You say, “Pastor Devin, I am afraid. I cannot think well on my feet.” You know what? There is not a Christian witness alive who has not felt the same fear at one time or another. We all have feelings of anxiety when we share the gospel with an unbeliever. So, fear is no real excuse.
You say, “Pastor Devin, I do not know what to say. I am afraid they will ask me a question I cannot answer. What do I say to someone?” We learn in today’s sermon a very basic method of evangelism. It is perhaps the simplest of all witnessing tools. I call it the “come and see” method of personal evangelism. What is it? Before we get into the principles themselves, let’s examine our text together.
When we left off in John’s Gospel, we had been introduced to the Gospel’s first witness of who Jesus is. We heard the testimony of John the Baptist, and we learned that Jesus is: the Lamb of God; the Pre-existent One; the One who baptizes with fire; and the Son of God (anointed by God). We also found out that the Baptizer defined his role as that of a forerunner. He was one called to prepare the way for Jesus. He was a voice of preparation.
Today, we discover that John the Baptist displays the ultimate aim of the proper witness when he directs his own followers to Jesus. There is a transfer in the text from John to Jesus. John simply wants others to see Jesus, not him. Look at this first section (35-37).

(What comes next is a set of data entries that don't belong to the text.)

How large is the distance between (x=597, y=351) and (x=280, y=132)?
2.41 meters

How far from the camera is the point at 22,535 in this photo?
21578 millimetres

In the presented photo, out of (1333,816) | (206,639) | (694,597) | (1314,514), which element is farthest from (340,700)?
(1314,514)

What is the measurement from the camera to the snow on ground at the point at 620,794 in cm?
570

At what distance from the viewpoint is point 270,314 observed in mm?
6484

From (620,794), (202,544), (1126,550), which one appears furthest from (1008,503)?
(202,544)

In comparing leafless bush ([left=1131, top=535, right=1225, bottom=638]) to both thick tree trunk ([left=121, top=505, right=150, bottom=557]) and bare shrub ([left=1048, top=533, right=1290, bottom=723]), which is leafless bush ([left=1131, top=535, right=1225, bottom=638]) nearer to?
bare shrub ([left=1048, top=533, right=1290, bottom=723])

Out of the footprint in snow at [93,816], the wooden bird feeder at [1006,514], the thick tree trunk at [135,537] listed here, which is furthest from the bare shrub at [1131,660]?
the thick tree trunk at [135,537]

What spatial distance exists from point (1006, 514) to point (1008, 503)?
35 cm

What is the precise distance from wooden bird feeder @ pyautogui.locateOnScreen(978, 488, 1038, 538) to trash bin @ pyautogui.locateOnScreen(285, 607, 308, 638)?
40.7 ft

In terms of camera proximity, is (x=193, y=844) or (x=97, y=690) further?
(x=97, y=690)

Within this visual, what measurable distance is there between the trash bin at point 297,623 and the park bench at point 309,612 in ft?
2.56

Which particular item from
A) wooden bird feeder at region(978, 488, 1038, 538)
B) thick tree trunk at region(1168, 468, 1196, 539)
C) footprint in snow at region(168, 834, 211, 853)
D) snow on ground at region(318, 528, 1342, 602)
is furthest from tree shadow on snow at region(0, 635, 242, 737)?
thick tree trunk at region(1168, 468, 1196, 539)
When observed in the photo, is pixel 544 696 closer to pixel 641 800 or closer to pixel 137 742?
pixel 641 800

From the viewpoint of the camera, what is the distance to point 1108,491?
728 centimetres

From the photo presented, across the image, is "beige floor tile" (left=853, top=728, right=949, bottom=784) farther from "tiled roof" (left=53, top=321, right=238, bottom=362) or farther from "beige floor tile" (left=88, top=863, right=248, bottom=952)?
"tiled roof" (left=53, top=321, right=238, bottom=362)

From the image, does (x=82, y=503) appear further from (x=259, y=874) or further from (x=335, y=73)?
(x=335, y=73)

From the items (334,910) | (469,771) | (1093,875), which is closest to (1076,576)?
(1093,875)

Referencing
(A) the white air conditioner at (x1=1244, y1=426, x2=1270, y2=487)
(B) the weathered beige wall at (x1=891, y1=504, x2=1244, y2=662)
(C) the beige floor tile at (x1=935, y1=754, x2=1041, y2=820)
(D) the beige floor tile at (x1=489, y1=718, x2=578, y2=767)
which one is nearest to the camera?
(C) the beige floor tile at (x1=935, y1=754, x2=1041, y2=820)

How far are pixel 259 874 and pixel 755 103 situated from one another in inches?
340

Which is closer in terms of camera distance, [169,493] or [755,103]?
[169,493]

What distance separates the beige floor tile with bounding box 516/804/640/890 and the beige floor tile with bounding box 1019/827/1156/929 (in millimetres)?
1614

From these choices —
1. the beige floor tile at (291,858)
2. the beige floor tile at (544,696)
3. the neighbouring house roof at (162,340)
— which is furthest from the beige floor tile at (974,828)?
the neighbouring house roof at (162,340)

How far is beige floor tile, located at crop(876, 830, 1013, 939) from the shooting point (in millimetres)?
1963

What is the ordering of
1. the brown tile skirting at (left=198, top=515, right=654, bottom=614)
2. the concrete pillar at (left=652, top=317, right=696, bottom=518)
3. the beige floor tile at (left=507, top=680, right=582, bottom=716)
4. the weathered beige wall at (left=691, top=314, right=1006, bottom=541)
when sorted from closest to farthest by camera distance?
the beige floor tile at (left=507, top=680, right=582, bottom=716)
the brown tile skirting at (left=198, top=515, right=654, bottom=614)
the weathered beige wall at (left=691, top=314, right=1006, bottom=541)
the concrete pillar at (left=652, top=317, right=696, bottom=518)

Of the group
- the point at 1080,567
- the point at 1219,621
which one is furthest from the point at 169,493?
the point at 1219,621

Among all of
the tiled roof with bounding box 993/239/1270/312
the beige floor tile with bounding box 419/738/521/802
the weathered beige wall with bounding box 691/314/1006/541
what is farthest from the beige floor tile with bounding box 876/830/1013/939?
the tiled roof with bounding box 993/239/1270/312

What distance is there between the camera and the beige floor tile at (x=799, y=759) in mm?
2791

For the second time, the apostle uses the phrase the “next day” to specify that these events took place in a 3-day cycle. On the first day (v.29), John identified Jesus amidst the crowd. This time, on the second day, the Baptist is with two of his disciples, yet his purpose remains the same—he wants to point people to Jesus (even his own followers).
This section, which extends to the end of the chapter, displays what could be labeled “intimate evangelism”—pointing those closest to you to Jesus. And that is exactly what John does. He points his own followers to Jesus. “That is Him, the Lamb of God.”
In v. 37, we observe this transfer take place when the text states: “and they followed Jesus.” John accomplished his goal. He got his followers to follow Jesus. The word follow in John’s gospel is a word used for discipleship. It means a willingness to forsake all and follow Christ only. It involves the idea of surrender. And here, John’s two disciples, Andrew and ? (possibly John), follow Jesus.